Patch-wise multi-label classification provides an efficient alternative to full pixel-wise segmentation on high-resolution images, particularly when the objective is to determine the presence or absence of target objects within a patch rather than their precise spatial extent. This formulation substantially reduces annotation cost, simplifies training, and allows flexible patch sizing aligned with the desired level of decision granularity. In this work, we focus on a special case, patch-wise binary classification, applied to the detection of a single class of interest (tumor) on high-resolution multimodal nonlinear microscopy images. We show that, although this simplified formulation enables efficient model development, it can introduce spurious correlations between patch composition and labels: tumor patches tend to contain larger tissue regions, whereas non-tumor patches often consist mostly of background with small tissue areas.

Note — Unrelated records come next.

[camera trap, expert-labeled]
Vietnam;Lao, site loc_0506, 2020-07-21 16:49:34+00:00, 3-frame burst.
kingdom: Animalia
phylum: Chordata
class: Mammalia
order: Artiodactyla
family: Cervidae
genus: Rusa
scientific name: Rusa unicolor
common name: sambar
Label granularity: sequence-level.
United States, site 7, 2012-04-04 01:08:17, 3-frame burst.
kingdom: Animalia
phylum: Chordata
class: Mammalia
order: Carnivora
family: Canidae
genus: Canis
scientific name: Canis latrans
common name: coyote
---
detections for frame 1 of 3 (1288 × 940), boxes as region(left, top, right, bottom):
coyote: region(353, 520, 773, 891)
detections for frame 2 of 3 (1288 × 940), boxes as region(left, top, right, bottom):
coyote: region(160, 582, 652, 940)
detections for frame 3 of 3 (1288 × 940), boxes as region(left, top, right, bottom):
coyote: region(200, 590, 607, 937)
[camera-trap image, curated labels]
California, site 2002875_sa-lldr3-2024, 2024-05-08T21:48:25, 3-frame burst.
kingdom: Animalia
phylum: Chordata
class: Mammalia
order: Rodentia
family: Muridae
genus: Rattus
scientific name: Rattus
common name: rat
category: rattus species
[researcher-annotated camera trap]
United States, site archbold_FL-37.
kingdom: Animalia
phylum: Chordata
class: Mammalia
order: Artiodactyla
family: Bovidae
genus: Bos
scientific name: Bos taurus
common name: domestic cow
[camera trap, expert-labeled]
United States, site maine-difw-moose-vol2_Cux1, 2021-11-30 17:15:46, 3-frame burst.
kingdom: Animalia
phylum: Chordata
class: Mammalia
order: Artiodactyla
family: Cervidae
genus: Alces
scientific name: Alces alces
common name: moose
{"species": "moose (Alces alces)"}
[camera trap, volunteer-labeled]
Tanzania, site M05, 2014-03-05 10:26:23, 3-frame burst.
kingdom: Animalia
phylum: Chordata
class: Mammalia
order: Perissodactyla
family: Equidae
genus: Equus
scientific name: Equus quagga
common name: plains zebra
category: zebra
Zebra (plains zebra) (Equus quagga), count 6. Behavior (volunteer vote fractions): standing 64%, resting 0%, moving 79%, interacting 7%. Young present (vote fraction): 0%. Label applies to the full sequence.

We further quantify the bias in model predictions caused by this spurious correlation, and propose to use a debiasing strategy to mitigate its effect. Specifically, we apply GERNE, a debiasing method that can be adapted to maximize worst-group accuracy (WGA). Our results show an improvement in WGA by approximately 7% compared to ERM for two different thresholds used to binarize the spurious feature. This enhancement boosts model performance on critical minority cases, such as tumor patches with small tissues and non-tumor patches with large tissues, and underscores the importance of spurious correlation-aware learning in patch-wise classification problems.

Paper Structure

This paper contains 19 sections, 5 equations, 1 figure, 1 table.

Figures (1)

  • Figure 1: Illustration of the patch-wise classification pipeline and the emergence of spurious correlations between patch composition and binary labels. Top row: A high-resolution multimodal nonlinear image (left) sourced from dataset is divided into fixed-size patches to fit the neural network input. The corresponding pixel-wise segmentation mask is shown in the center (red: tumor tissue; black: non-tumor regions, including healthy tissue and background). The binarized patch-wise labels are shown on the right, where each patch is assigned a positive label (red) if it contains at least one tumor pixel, and a negative label (black) otherwise. Bottom row: Histogram-based analysis (on the test set of the dataset under study dataset) of patch composition reveals strong correlations between tissue size and patch labels. The estimated conditional distributions of $p(r_{P_k}^{\mathrm{tumor}} \mid y_k = 1)$, $p(r_{P_k}^{\mathrm{tumor\text{-}tissue}} \mid y_k = 1)$, and $p(r_{P_k}^{\mathrm{tissue}} \mid y_k = 0)$ are shown from left to right as normalized histograms. Tumor patches tend to contain larger tissue regions, whereas non-tumor patches are dominated by background with minimal tissue. These correlations may introduce shortcuts for ERM-trained models, causing models to rely on non-causal features such as overall tissue size. To verify whether these spurious correlations are exploited by the model, we trained a standard ERM-based binary classifier and overlaid, for each distribution, the proportion of correct (green) and incorrect (red) predictions. The resulting pattern confirms that models can rely on non-causal cues such as overall tissue size, underscoring the need for debiasing strategies in patch-based learning frameworks.